Le fait est que le 24 février, Françoise Larribe apprend brusquement qu'elle va être libérée et sera donc contrainte de laisser derrière elle, après cinq mois et demi de détention, son mari, Daniel, et un troisième otage (les autres sont éparpillés ailleurs). A l'évocation de ces moments, ses yeux s'embuent. Il faut à toute force essayer d'espérer que d'autres libérations suivront. Peut-être sur le même mode. Elle se souvient d'avoir vu Jean-Marc Gadoullet surgir, encore habillé en Touareg, dans le camp où l'opération devait avoir lieu.
" Quand je l'ai vu s'approcher, je n'ai d'abord pas compris que c'était un Français ", sourit-elle.
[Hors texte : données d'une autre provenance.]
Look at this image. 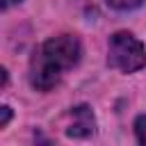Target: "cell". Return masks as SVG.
Segmentation results:
<instances>
[{
  "label": "cell",
  "mask_w": 146,
  "mask_h": 146,
  "mask_svg": "<svg viewBox=\"0 0 146 146\" xmlns=\"http://www.w3.org/2000/svg\"><path fill=\"white\" fill-rule=\"evenodd\" d=\"M14 2H18V0H2V9H7V7H11Z\"/></svg>",
  "instance_id": "7"
},
{
  "label": "cell",
  "mask_w": 146,
  "mask_h": 146,
  "mask_svg": "<svg viewBox=\"0 0 146 146\" xmlns=\"http://www.w3.org/2000/svg\"><path fill=\"white\" fill-rule=\"evenodd\" d=\"M107 64L121 73H135L146 66V48L130 32H116L110 36Z\"/></svg>",
  "instance_id": "2"
},
{
  "label": "cell",
  "mask_w": 146,
  "mask_h": 146,
  "mask_svg": "<svg viewBox=\"0 0 146 146\" xmlns=\"http://www.w3.org/2000/svg\"><path fill=\"white\" fill-rule=\"evenodd\" d=\"M96 130V121H94V114L87 105H78L68 112V125H66V135L68 137H89L94 135Z\"/></svg>",
  "instance_id": "3"
},
{
  "label": "cell",
  "mask_w": 146,
  "mask_h": 146,
  "mask_svg": "<svg viewBox=\"0 0 146 146\" xmlns=\"http://www.w3.org/2000/svg\"><path fill=\"white\" fill-rule=\"evenodd\" d=\"M135 135H137L139 144H146V114L135 119Z\"/></svg>",
  "instance_id": "5"
},
{
  "label": "cell",
  "mask_w": 146,
  "mask_h": 146,
  "mask_svg": "<svg viewBox=\"0 0 146 146\" xmlns=\"http://www.w3.org/2000/svg\"><path fill=\"white\" fill-rule=\"evenodd\" d=\"M82 48L78 36L73 34H59L48 41H43L32 59H30V82L39 91H50L64 75V71L73 68L80 62Z\"/></svg>",
  "instance_id": "1"
},
{
  "label": "cell",
  "mask_w": 146,
  "mask_h": 146,
  "mask_svg": "<svg viewBox=\"0 0 146 146\" xmlns=\"http://www.w3.org/2000/svg\"><path fill=\"white\" fill-rule=\"evenodd\" d=\"M144 0H107V5L112 9H119V11H130L135 7H139Z\"/></svg>",
  "instance_id": "4"
},
{
  "label": "cell",
  "mask_w": 146,
  "mask_h": 146,
  "mask_svg": "<svg viewBox=\"0 0 146 146\" xmlns=\"http://www.w3.org/2000/svg\"><path fill=\"white\" fill-rule=\"evenodd\" d=\"M9 119H11V110H9L7 105H5V107H2V119H0V128H5V125L9 123Z\"/></svg>",
  "instance_id": "6"
}]
</instances>
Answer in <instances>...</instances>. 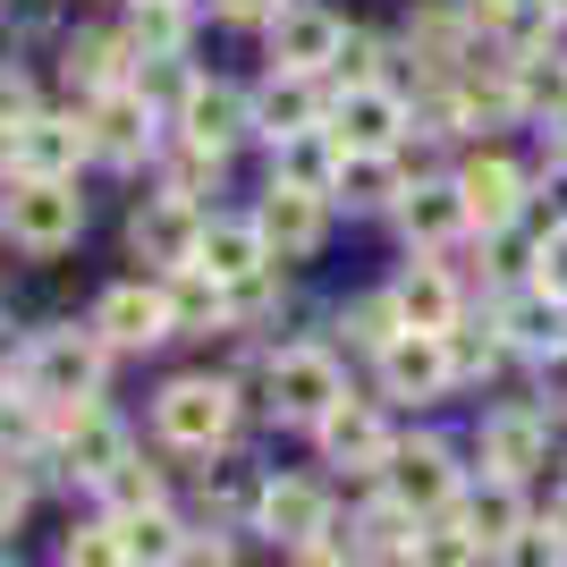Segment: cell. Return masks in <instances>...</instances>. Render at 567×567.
Wrapping results in <instances>:
<instances>
[{
  "label": "cell",
  "instance_id": "23",
  "mask_svg": "<svg viewBox=\"0 0 567 567\" xmlns=\"http://www.w3.org/2000/svg\"><path fill=\"white\" fill-rule=\"evenodd\" d=\"M499 331H508V348H567V297H550V288H525V297H508L499 306Z\"/></svg>",
  "mask_w": 567,
  "mask_h": 567
},
{
  "label": "cell",
  "instance_id": "38",
  "mask_svg": "<svg viewBox=\"0 0 567 567\" xmlns=\"http://www.w3.org/2000/svg\"><path fill=\"white\" fill-rule=\"evenodd\" d=\"M534 262H543V271H534V288L567 297V229H550V237H543V255H534Z\"/></svg>",
  "mask_w": 567,
  "mask_h": 567
},
{
  "label": "cell",
  "instance_id": "45",
  "mask_svg": "<svg viewBox=\"0 0 567 567\" xmlns=\"http://www.w3.org/2000/svg\"><path fill=\"white\" fill-rule=\"evenodd\" d=\"M297 567H348V559H339V550H306Z\"/></svg>",
  "mask_w": 567,
  "mask_h": 567
},
{
  "label": "cell",
  "instance_id": "33",
  "mask_svg": "<svg viewBox=\"0 0 567 567\" xmlns=\"http://www.w3.org/2000/svg\"><path fill=\"white\" fill-rule=\"evenodd\" d=\"M406 331V322H399V297H364V306H355L348 313V339H355V348H390V339H399Z\"/></svg>",
  "mask_w": 567,
  "mask_h": 567
},
{
  "label": "cell",
  "instance_id": "26",
  "mask_svg": "<svg viewBox=\"0 0 567 567\" xmlns=\"http://www.w3.org/2000/svg\"><path fill=\"white\" fill-rule=\"evenodd\" d=\"M457 525H466V534H474V543H483V550H508V543H517V534H525L517 483H499V474H492V492H474V499H466V517H457Z\"/></svg>",
  "mask_w": 567,
  "mask_h": 567
},
{
  "label": "cell",
  "instance_id": "29",
  "mask_svg": "<svg viewBox=\"0 0 567 567\" xmlns=\"http://www.w3.org/2000/svg\"><path fill=\"white\" fill-rule=\"evenodd\" d=\"M466 18L492 25L499 43H534V34H543V18H550V0H466Z\"/></svg>",
  "mask_w": 567,
  "mask_h": 567
},
{
  "label": "cell",
  "instance_id": "16",
  "mask_svg": "<svg viewBox=\"0 0 567 567\" xmlns=\"http://www.w3.org/2000/svg\"><path fill=\"white\" fill-rule=\"evenodd\" d=\"M94 331L111 339V348H153V339H169V297L127 280V288H111V297H102Z\"/></svg>",
  "mask_w": 567,
  "mask_h": 567
},
{
  "label": "cell",
  "instance_id": "32",
  "mask_svg": "<svg viewBox=\"0 0 567 567\" xmlns=\"http://www.w3.org/2000/svg\"><path fill=\"white\" fill-rule=\"evenodd\" d=\"M483 559V543H474L466 525H432V534H415V567H474Z\"/></svg>",
  "mask_w": 567,
  "mask_h": 567
},
{
  "label": "cell",
  "instance_id": "25",
  "mask_svg": "<svg viewBox=\"0 0 567 567\" xmlns=\"http://www.w3.org/2000/svg\"><path fill=\"white\" fill-rule=\"evenodd\" d=\"M390 297H399L406 331H450V322H457V288H450V271H432V262H424V271H406Z\"/></svg>",
  "mask_w": 567,
  "mask_h": 567
},
{
  "label": "cell",
  "instance_id": "5",
  "mask_svg": "<svg viewBox=\"0 0 567 567\" xmlns=\"http://www.w3.org/2000/svg\"><path fill=\"white\" fill-rule=\"evenodd\" d=\"M339 43H348V25H339L322 0H288V9H271V69L313 76V69H331V60H339Z\"/></svg>",
  "mask_w": 567,
  "mask_h": 567
},
{
  "label": "cell",
  "instance_id": "36",
  "mask_svg": "<svg viewBox=\"0 0 567 567\" xmlns=\"http://www.w3.org/2000/svg\"><path fill=\"white\" fill-rule=\"evenodd\" d=\"M69 567H127V543H118V525H85L69 543Z\"/></svg>",
  "mask_w": 567,
  "mask_h": 567
},
{
  "label": "cell",
  "instance_id": "40",
  "mask_svg": "<svg viewBox=\"0 0 567 567\" xmlns=\"http://www.w3.org/2000/svg\"><path fill=\"white\" fill-rule=\"evenodd\" d=\"M280 0H213V18H229V25H255V18H271Z\"/></svg>",
  "mask_w": 567,
  "mask_h": 567
},
{
  "label": "cell",
  "instance_id": "46",
  "mask_svg": "<svg viewBox=\"0 0 567 567\" xmlns=\"http://www.w3.org/2000/svg\"><path fill=\"white\" fill-rule=\"evenodd\" d=\"M550 18H567V0H550Z\"/></svg>",
  "mask_w": 567,
  "mask_h": 567
},
{
  "label": "cell",
  "instance_id": "6",
  "mask_svg": "<svg viewBox=\"0 0 567 567\" xmlns=\"http://www.w3.org/2000/svg\"><path fill=\"white\" fill-rule=\"evenodd\" d=\"M381 381H390V399H441V390L457 381L450 339L441 331H399L390 348H381Z\"/></svg>",
  "mask_w": 567,
  "mask_h": 567
},
{
  "label": "cell",
  "instance_id": "21",
  "mask_svg": "<svg viewBox=\"0 0 567 567\" xmlns=\"http://www.w3.org/2000/svg\"><path fill=\"white\" fill-rule=\"evenodd\" d=\"M550 450V424L543 415H492L483 424V466L499 474V483H517V474H534Z\"/></svg>",
  "mask_w": 567,
  "mask_h": 567
},
{
  "label": "cell",
  "instance_id": "3",
  "mask_svg": "<svg viewBox=\"0 0 567 567\" xmlns=\"http://www.w3.org/2000/svg\"><path fill=\"white\" fill-rule=\"evenodd\" d=\"M94 381H102V339H85V331H51L25 355V390L51 399V406H85Z\"/></svg>",
  "mask_w": 567,
  "mask_h": 567
},
{
  "label": "cell",
  "instance_id": "22",
  "mask_svg": "<svg viewBox=\"0 0 567 567\" xmlns=\"http://www.w3.org/2000/svg\"><path fill=\"white\" fill-rule=\"evenodd\" d=\"M339 153H348V144L331 136V118H322V127H297V136H280V162H271V178H288V187H313V195H331Z\"/></svg>",
  "mask_w": 567,
  "mask_h": 567
},
{
  "label": "cell",
  "instance_id": "39",
  "mask_svg": "<svg viewBox=\"0 0 567 567\" xmlns=\"http://www.w3.org/2000/svg\"><path fill=\"white\" fill-rule=\"evenodd\" d=\"M169 567H229V543H213V534H187Z\"/></svg>",
  "mask_w": 567,
  "mask_h": 567
},
{
  "label": "cell",
  "instance_id": "44",
  "mask_svg": "<svg viewBox=\"0 0 567 567\" xmlns=\"http://www.w3.org/2000/svg\"><path fill=\"white\" fill-rule=\"evenodd\" d=\"M550 162L567 169V118H559V127H550Z\"/></svg>",
  "mask_w": 567,
  "mask_h": 567
},
{
  "label": "cell",
  "instance_id": "10",
  "mask_svg": "<svg viewBox=\"0 0 567 567\" xmlns=\"http://www.w3.org/2000/svg\"><path fill=\"white\" fill-rule=\"evenodd\" d=\"M60 450H69V474H85V483H111V466H127V441L94 399L60 406Z\"/></svg>",
  "mask_w": 567,
  "mask_h": 567
},
{
  "label": "cell",
  "instance_id": "34",
  "mask_svg": "<svg viewBox=\"0 0 567 567\" xmlns=\"http://www.w3.org/2000/svg\"><path fill=\"white\" fill-rule=\"evenodd\" d=\"M102 492H111L118 517H136V508H162V483H153V466H136V457H127V466H111V483H102Z\"/></svg>",
  "mask_w": 567,
  "mask_h": 567
},
{
  "label": "cell",
  "instance_id": "11",
  "mask_svg": "<svg viewBox=\"0 0 567 567\" xmlns=\"http://www.w3.org/2000/svg\"><path fill=\"white\" fill-rule=\"evenodd\" d=\"M85 136H94L102 162H136L144 144H153V111H144L136 85H111V94H94V111H85Z\"/></svg>",
  "mask_w": 567,
  "mask_h": 567
},
{
  "label": "cell",
  "instance_id": "30",
  "mask_svg": "<svg viewBox=\"0 0 567 567\" xmlns=\"http://www.w3.org/2000/svg\"><path fill=\"white\" fill-rule=\"evenodd\" d=\"M178 43H187V9H178V0H144L136 9V51L144 60H178Z\"/></svg>",
  "mask_w": 567,
  "mask_h": 567
},
{
  "label": "cell",
  "instance_id": "18",
  "mask_svg": "<svg viewBox=\"0 0 567 567\" xmlns=\"http://www.w3.org/2000/svg\"><path fill=\"white\" fill-rule=\"evenodd\" d=\"M322 450H331V466H390V424H381L373 406H348L339 399L331 415H322Z\"/></svg>",
  "mask_w": 567,
  "mask_h": 567
},
{
  "label": "cell",
  "instance_id": "42",
  "mask_svg": "<svg viewBox=\"0 0 567 567\" xmlns=\"http://www.w3.org/2000/svg\"><path fill=\"white\" fill-rule=\"evenodd\" d=\"M18 508H25V483H9V474H0V525H18Z\"/></svg>",
  "mask_w": 567,
  "mask_h": 567
},
{
  "label": "cell",
  "instance_id": "20",
  "mask_svg": "<svg viewBox=\"0 0 567 567\" xmlns=\"http://www.w3.org/2000/svg\"><path fill=\"white\" fill-rule=\"evenodd\" d=\"M127 237H136V255H153V262H195V237H204V220L187 213V195H153Z\"/></svg>",
  "mask_w": 567,
  "mask_h": 567
},
{
  "label": "cell",
  "instance_id": "8",
  "mask_svg": "<svg viewBox=\"0 0 567 567\" xmlns=\"http://www.w3.org/2000/svg\"><path fill=\"white\" fill-rule=\"evenodd\" d=\"M399 127H406V111H399V94H390V85H355V94L331 102V136L348 144V153H390V144H399Z\"/></svg>",
  "mask_w": 567,
  "mask_h": 567
},
{
  "label": "cell",
  "instance_id": "2",
  "mask_svg": "<svg viewBox=\"0 0 567 567\" xmlns=\"http://www.w3.org/2000/svg\"><path fill=\"white\" fill-rule=\"evenodd\" d=\"M262 390H271L262 406H271L280 424H322L339 406V364H331V348H288V355H271Z\"/></svg>",
  "mask_w": 567,
  "mask_h": 567
},
{
  "label": "cell",
  "instance_id": "35",
  "mask_svg": "<svg viewBox=\"0 0 567 567\" xmlns=\"http://www.w3.org/2000/svg\"><path fill=\"white\" fill-rule=\"evenodd\" d=\"M331 69H339V85H348V94H355V85H381V34H348Z\"/></svg>",
  "mask_w": 567,
  "mask_h": 567
},
{
  "label": "cell",
  "instance_id": "24",
  "mask_svg": "<svg viewBox=\"0 0 567 567\" xmlns=\"http://www.w3.org/2000/svg\"><path fill=\"white\" fill-rule=\"evenodd\" d=\"M399 220H406V237L415 246H441V237H457L466 229V195H457V178H432V187H415L399 204Z\"/></svg>",
  "mask_w": 567,
  "mask_h": 567
},
{
  "label": "cell",
  "instance_id": "9",
  "mask_svg": "<svg viewBox=\"0 0 567 567\" xmlns=\"http://www.w3.org/2000/svg\"><path fill=\"white\" fill-rule=\"evenodd\" d=\"M255 220H262V237H271V255H313L322 229H331L322 195H313V187H288V178H271V195H262Z\"/></svg>",
  "mask_w": 567,
  "mask_h": 567
},
{
  "label": "cell",
  "instance_id": "4",
  "mask_svg": "<svg viewBox=\"0 0 567 567\" xmlns=\"http://www.w3.org/2000/svg\"><path fill=\"white\" fill-rule=\"evenodd\" d=\"M76 229H85V204H76L69 178H25L9 195V237L25 255H60V246H76Z\"/></svg>",
  "mask_w": 567,
  "mask_h": 567
},
{
  "label": "cell",
  "instance_id": "14",
  "mask_svg": "<svg viewBox=\"0 0 567 567\" xmlns=\"http://www.w3.org/2000/svg\"><path fill=\"white\" fill-rule=\"evenodd\" d=\"M262 534L288 550H322V534H331V499L313 492V483H271L262 492Z\"/></svg>",
  "mask_w": 567,
  "mask_h": 567
},
{
  "label": "cell",
  "instance_id": "19",
  "mask_svg": "<svg viewBox=\"0 0 567 567\" xmlns=\"http://www.w3.org/2000/svg\"><path fill=\"white\" fill-rule=\"evenodd\" d=\"M322 118L331 111H322V94H313V76H297V69H271V85L255 94V127L271 144L297 136V127H322Z\"/></svg>",
  "mask_w": 567,
  "mask_h": 567
},
{
  "label": "cell",
  "instance_id": "28",
  "mask_svg": "<svg viewBox=\"0 0 567 567\" xmlns=\"http://www.w3.org/2000/svg\"><path fill=\"white\" fill-rule=\"evenodd\" d=\"M111 525H118V543H127V567H169V559H178V543H187L162 508H136V517H111Z\"/></svg>",
  "mask_w": 567,
  "mask_h": 567
},
{
  "label": "cell",
  "instance_id": "7",
  "mask_svg": "<svg viewBox=\"0 0 567 567\" xmlns=\"http://www.w3.org/2000/svg\"><path fill=\"white\" fill-rule=\"evenodd\" d=\"M390 499H399V508H415V517L450 508V499H457L450 450H441V441H406V450H390Z\"/></svg>",
  "mask_w": 567,
  "mask_h": 567
},
{
  "label": "cell",
  "instance_id": "13",
  "mask_svg": "<svg viewBox=\"0 0 567 567\" xmlns=\"http://www.w3.org/2000/svg\"><path fill=\"white\" fill-rule=\"evenodd\" d=\"M457 195H466V220H483V229H508V220L525 213V169L499 162V153H483V162L457 169Z\"/></svg>",
  "mask_w": 567,
  "mask_h": 567
},
{
  "label": "cell",
  "instance_id": "27",
  "mask_svg": "<svg viewBox=\"0 0 567 567\" xmlns=\"http://www.w3.org/2000/svg\"><path fill=\"white\" fill-rule=\"evenodd\" d=\"M331 195H348L355 213H381V204H399V169H390V153H339Z\"/></svg>",
  "mask_w": 567,
  "mask_h": 567
},
{
  "label": "cell",
  "instance_id": "37",
  "mask_svg": "<svg viewBox=\"0 0 567 567\" xmlns=\"http://www.w3.org/2000/svg\"><path fill=\"white\" fill-rule=\"evenodd\" d=\"M25 118H34V94H25L18 69H0V136H18Z\"/></svg>",
  "mask_w": 567,
  "mask_h": 567
},
{
  "label": "cell",
  "instance_id": "41",
  "mask_svg": "<svg viewBox=\"0 0 567 567\" xmlns=\"http://www.w3.org/2000/svg\"><path fill=\"white\" fill-rule=\"evenodd\" d=\"M543 399H550V406H567V348H550V355H543Z\"/></svg>",
  "mask_w": 567,
  "mask_h": 567
},
{
  "label": "cell",
  "instance_id": "15",
  "mask_svg": "<svg viewBox=\"0 0 567 567\" xmlns=\"http://www.w3.org/2000/svg\"><path fill=\"white\" fill-rule=\"evenodd\" d=\"M9 153H18L25 178H69V169L94 153V136H85L76 118H25L18 136H9Z\"/></svg>",
  "mask_w": 567,
  "mask_h": 567
},
{
  "label": "cell",
  "instance_id": "1",
  "mask_svg": "<svg viewBox=\"0 0 567 567\" xmlns=\"http://www.w3.org/2000/svg\"><path fill=\"white\" fill-rule=\"evenodd\" d=\"M153 424H162L169 450H220L237 424V390L213 373H187V381H169L162 406H153Z\"/></svg>",
  "mask_w": 567,
  "mask_h": 567
},
{
  "label": "cell",
  "instance_id": "31",
  "mask_svg": "<svg viewBox=\"0 0 567 567\" xmlns=\"http://www.w3.org/2000/svg\"><path fill=\"white\" fill-rule=\"evenodd\" d=\"M69 76L85 85V94H111V85H118V43H111V34H85V43L69 51Z\"/></svg>",
  "mask_w": 567,
  "mask_h": 567
},
{
  "label": "cell",
  "instance_id": "17",
  "mask_svg": "<svg viewBox=\"0 0 567 567\" xmlns=\"http://www.w3.org/2000/svg\"><path fill=\"white\" fill-rule=\"evenodd\" d=\"M246 127H255V111H246L229 85H187V102H178V136H187V144H204V153H229Z\"/></svg>",
  "mask_w": 567,
  "mask_h": 567
},
{
  "label": "cell",
  "instance_id": "12",
  "mask_svg": "<svg viewBox=\"0 0 567 567\" xmlns=\"http://www.w3.org/2000/svg\"><path fill=\"white\" fill-rule=\"evenodd\" d=\"M195 262H204L220 288H237V280H255L262 262H271V237H262V220H204Z\"/></svg>",
  "mask_w": 567,
  "mask_h": 567
},
{
  "label": "cell",
  "instance_id": "43",
  "mask_svg": "<svg viewBox=\"0 0 567 567\" xmlns=\"http://www.w3.org/2000/svg\"><path fill=\"white\" fill-rule=\"evenodd\" d=\"M550 534H559V543H567V492L550 499Z\"/></svg>",
  "mask_w": 567,
  "mask_h": 567
}]
</instances>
Pendant cinq mois et demi, elle a vécu la vie d'otage d'AQMI. Les changements de camps réguliers, avec sa couverture pour tout paquetage. Certains de ces camps étaient plus durs que d'autres, notamment lorsqu'il fallait s'y coucher sur un sol dur et pierreux. Dans les plus agréables, il y avait du sable, un semblant de confort dans un monde
" spartiate ", comme choisit de le qualifier l'ex-otage, qui insiste :
" Nous n'avons jamais été maltraités. "
Avant de la laisser s'en aller, Abou Zeid l'a convoquée pour une discussion, par le truchement du
" traducteur ", déjà identifié par les précédents otages. Selon une bonne source qui l'a eu au téléphone lors des négociations, l'homme est un Mauritanien polyglotte dont le père occupait un poste dans la sécurité de l'ambassade des Etats-Unis à Nouakchott. Ce n'est pas la seule étrangeté de l'affaire.